**ПИСЬМЕННОЕ ЗАДАНИЕ 1:** Оформите в виде таблицы Markdown строки из блоков ниже, находящиеся между строкой с "From what we" и строкой с "14.0 metres", включительно. Используйте столбцы «№» и «Строка», а пустые строки пропустите.

4. Различны светские ответы на я-люблю-тебя: «а я нет», «не верю», «к чему об этом говорить?» и т, д. Но истинное отрицание — это «ответа нет»; я надежнее всего аннулирован, если отвергнут не только как претендент, но еще и как говорящий субъект (как таковой я обладал, по крайней мере, умелостью формулировок); отрицается не моя просьба, а мой язык, последнее прибежище моего существования; с просьбой я могу подождать, возобновить ее, представить заново; но, изгнанный из возможности спрашивать, я как мертвец, окончательно и бесповоротно. «Ответа не будет», передает Мать через Франсуазу юному прустовскому рассказчику, который тут же и отождествляет себя с «девицей», выставленной вон швейцаром своего любовника: Мать не запретна, но на нее утрачены права, и я схожу с ума.

Пруст


5. Я люблю тебя. — Я тоже.

Я тоже — не безукоризненный ответ, ибо все безукоризненное обязано быть формальным, а форма здесь неполноценна, потому что она не воспроизводит произнесение буквально, — а между тем произнесение обязано быть буквальным. Однако в фантазмированном виде этого ответа достаточно, чтобы запустить в ход целый дискурс ликования, ликования тем более сильного, что оно возникает посредством резкого переворота: Сен-Пре вдруг, после нескольких высокомерных отрицаний открывает, что Юлия его любит. Это безумная истина, которая приходит не через размышление, не через медленное вызревание, но внезапно, через пробуждение (сатори), резкое обращение. Прустовский ребенок — требующий, чтобы мать пришла спать в его комнату, — Пруст хочет получить это я тоже; он безумно этого хочет, на манер одержимого; и он тоже получает его через резкий переворот, по своенравному решению Отца, который дарует ему Мать («Скажи Франсуазе, чтобы она приготовила тебе большую кровать, и ложись на сегодняшнюю ночь рядом с ним»).

**МАТЕРИАЛ ДЛЯ УПРАЖНЕНИЯ:**
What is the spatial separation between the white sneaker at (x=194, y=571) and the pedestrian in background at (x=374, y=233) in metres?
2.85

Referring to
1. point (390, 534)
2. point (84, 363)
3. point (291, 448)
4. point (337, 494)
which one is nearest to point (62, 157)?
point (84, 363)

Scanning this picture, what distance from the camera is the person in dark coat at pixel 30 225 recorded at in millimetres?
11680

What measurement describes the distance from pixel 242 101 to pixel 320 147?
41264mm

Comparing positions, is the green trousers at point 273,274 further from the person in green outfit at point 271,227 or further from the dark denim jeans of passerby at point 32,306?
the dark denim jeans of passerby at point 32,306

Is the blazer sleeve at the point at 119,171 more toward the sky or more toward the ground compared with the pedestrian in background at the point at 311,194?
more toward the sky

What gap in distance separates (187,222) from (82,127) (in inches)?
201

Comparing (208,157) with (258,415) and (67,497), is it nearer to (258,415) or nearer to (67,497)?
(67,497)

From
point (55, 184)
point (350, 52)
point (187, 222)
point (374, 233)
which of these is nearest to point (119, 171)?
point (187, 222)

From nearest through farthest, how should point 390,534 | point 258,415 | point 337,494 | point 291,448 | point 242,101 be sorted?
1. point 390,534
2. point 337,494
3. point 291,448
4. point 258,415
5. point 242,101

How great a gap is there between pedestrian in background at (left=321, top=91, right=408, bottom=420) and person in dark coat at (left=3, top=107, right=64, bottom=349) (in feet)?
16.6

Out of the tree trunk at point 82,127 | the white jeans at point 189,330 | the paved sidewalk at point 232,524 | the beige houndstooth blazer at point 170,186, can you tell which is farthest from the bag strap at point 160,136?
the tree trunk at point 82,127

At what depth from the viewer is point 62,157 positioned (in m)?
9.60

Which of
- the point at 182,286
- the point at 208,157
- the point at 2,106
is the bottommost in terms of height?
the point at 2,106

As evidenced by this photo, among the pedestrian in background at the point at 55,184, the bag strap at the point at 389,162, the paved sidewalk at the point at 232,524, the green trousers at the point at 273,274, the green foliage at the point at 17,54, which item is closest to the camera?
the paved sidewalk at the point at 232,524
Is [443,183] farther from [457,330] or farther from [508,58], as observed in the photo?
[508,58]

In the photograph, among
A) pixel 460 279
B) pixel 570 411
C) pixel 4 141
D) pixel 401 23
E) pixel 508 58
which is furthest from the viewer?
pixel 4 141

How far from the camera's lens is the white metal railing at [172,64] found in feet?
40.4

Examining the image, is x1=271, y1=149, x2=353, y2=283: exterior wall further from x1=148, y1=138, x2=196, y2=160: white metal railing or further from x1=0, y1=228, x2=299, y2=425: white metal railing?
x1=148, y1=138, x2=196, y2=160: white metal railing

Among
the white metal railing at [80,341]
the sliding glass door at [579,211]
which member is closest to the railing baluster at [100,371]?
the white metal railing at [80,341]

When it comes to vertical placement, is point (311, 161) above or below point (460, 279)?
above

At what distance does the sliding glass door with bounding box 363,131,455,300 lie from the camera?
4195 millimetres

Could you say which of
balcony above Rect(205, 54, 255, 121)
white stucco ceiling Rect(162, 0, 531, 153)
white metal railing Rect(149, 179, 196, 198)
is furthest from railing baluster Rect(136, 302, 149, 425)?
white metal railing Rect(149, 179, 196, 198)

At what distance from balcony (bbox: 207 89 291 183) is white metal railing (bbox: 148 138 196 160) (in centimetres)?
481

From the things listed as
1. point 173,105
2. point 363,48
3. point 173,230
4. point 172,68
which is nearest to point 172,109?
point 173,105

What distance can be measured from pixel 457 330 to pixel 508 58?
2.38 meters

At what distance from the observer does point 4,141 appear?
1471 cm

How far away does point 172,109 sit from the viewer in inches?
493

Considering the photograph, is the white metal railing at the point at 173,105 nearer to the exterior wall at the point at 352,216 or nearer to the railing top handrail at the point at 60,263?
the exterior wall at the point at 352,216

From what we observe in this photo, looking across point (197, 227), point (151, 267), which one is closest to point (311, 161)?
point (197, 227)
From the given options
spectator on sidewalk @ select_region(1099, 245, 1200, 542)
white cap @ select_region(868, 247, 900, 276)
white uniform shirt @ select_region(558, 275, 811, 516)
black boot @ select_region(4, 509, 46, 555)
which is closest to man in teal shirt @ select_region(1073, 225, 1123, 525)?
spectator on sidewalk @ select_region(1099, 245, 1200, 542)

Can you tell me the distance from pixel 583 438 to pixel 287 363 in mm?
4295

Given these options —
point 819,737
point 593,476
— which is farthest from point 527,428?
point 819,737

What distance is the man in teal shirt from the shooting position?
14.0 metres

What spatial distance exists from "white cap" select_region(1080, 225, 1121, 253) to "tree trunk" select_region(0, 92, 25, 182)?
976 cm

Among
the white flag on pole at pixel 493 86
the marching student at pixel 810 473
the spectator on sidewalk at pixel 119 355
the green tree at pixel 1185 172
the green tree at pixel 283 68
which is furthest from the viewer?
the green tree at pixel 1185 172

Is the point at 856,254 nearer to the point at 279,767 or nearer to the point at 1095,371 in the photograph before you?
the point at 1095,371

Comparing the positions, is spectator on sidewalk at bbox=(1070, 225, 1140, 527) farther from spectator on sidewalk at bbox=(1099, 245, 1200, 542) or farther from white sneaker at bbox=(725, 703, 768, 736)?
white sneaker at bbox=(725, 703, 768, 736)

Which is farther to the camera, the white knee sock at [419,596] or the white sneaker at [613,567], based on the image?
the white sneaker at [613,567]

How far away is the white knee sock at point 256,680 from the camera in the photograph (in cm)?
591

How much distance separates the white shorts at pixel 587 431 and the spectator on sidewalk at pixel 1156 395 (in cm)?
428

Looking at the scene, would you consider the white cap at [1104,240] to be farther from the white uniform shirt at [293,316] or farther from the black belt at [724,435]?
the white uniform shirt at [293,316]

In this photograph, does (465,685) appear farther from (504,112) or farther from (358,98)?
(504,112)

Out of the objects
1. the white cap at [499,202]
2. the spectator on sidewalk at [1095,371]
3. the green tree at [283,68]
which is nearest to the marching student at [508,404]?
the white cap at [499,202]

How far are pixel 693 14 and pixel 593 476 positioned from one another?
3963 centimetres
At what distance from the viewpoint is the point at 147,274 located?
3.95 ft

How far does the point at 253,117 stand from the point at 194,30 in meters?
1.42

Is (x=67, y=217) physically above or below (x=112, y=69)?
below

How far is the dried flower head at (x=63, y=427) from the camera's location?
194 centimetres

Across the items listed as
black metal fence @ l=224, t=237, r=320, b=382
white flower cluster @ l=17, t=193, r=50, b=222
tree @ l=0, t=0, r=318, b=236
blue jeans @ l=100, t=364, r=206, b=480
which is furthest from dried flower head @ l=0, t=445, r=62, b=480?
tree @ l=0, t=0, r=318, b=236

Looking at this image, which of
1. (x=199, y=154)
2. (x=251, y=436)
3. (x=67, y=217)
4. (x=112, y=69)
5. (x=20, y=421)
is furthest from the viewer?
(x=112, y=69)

---

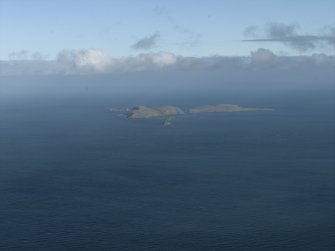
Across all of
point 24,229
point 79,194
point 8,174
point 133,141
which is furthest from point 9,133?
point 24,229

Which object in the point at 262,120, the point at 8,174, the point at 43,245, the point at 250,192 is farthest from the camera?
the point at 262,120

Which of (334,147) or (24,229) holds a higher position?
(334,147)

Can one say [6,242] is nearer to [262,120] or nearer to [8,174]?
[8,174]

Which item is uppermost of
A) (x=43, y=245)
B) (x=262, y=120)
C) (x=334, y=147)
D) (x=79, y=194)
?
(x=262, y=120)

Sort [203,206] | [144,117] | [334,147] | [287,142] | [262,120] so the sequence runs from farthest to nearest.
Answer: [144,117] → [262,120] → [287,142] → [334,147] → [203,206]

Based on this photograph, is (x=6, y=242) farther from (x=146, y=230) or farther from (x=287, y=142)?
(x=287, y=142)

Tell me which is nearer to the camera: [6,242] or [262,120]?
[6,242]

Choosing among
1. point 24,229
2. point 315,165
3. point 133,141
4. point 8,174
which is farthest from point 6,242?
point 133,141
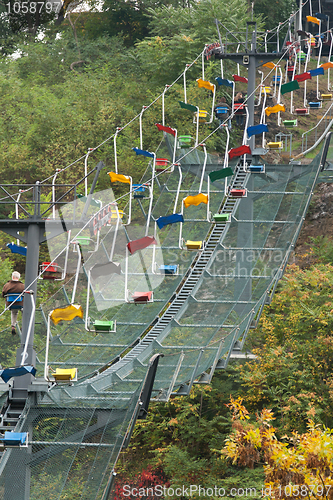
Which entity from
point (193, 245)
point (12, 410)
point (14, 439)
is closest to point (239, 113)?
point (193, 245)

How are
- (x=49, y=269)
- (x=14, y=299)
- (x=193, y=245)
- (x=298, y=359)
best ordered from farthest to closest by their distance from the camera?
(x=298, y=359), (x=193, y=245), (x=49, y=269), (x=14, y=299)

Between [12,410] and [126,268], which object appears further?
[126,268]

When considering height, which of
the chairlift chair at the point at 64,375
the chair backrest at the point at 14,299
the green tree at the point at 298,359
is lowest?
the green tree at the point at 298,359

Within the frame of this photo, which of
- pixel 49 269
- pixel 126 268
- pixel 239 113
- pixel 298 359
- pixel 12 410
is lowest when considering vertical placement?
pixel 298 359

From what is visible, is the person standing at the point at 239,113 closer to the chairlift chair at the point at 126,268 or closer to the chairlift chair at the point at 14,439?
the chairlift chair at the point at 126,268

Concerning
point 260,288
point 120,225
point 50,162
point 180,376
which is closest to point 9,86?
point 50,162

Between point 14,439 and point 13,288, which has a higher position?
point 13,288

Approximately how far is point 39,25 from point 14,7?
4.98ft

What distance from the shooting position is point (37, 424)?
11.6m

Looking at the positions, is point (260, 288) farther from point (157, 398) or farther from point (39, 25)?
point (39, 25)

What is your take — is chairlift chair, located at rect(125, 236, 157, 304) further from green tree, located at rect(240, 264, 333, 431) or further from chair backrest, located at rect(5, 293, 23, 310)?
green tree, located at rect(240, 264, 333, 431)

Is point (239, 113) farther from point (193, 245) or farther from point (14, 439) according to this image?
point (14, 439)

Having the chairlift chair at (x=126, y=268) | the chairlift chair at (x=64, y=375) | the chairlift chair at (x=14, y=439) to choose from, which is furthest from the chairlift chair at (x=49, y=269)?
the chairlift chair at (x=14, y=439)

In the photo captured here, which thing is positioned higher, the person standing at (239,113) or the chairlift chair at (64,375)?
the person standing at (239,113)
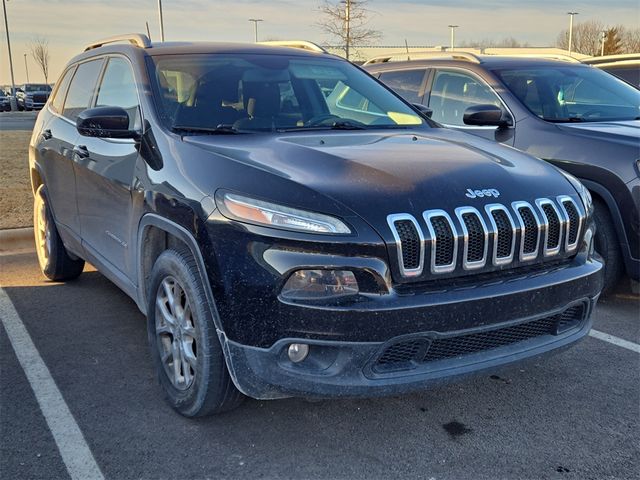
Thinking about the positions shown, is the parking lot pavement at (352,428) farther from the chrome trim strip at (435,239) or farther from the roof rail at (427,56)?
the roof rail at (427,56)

**ПИСЬМЕННОЕ ЗАДАНИЕ 2:** Выпишите без изменений часть отрывка о признании в любви, находящуюся между "4. Различны светские ответы" и "тебя. — Я тоже.", включительно.

**ГОТОВЫЙ ОТВЕТ 1:**
| № | Строка |
|---|---|
| 1 | From what we observe in this photo, looking across point (197, 227), point (151, 267), which one is closest to point (311, 161)? |
| 2 | point (197, 227) |
| 3 | From the given options |
| 4 | spectator on sidewalk @ select_region(1099, 245, 1200, 542) |
| 5 | white cap @ select_region(868, 247, 900, 276) |
| 6 | white uniform shirt @ select_region(558, 275, 811, 516) |
| 7 | black boot @ select_region(4, 509, 46, 555) |
| 8 | which is closest to man in teal shirt @ select_region(1073, 225, 1123, 525)? |
| 9 | spectator on sidewalk @ select_region(1099, 245, 1200, 542) |
| 10 | Can you tell me the distance from pixel 583 438 to pixel 287 363 in mm? |
| 11 | 4295 |
| 12 | Given these options — |
| 13 | point 819,737 |
| 14 | point 593,476 |
| 15 | — which is farthest from point 527,428? |
| 16 | point 819,737 |
| 17 | What distance is the man in teal shirt from the shooting position? |
| 18 | 14.0 metres |

**ГОТОВЫЙ ОТВЕТ 2:**
4. Различны светские ответы на я-люблю-тебя: «а я нет», «не верю», «к чему об этом говорить?» и т, д. Но истинное отрицание — это «ответа нет»; я надежнее всего аннулирован, если отвергнут не только как претендент, но еще и как говорящий субъект (как таковой я обладал, по крайней мере, умелостью формулировок); отрицается не моя просьба, а мой язык, последнее прибежище моего существования; с просьбой я могу подождать, возобновить ее, представить заново; но, изгнанный из возможности спрашивать, я как мертвец, окончательно и бесповоротно. «Ответа не будет», передает Мать через Франсуазу юному прустовскому рассказчику, который тут же и отождествляет себя с «девицей», выставленной вон швейцаром своего любовника: Мать не запретна, но на нее утрачены права, и я схожу с ума.

Пруст


5. Я люблю тебя. — Я тоже.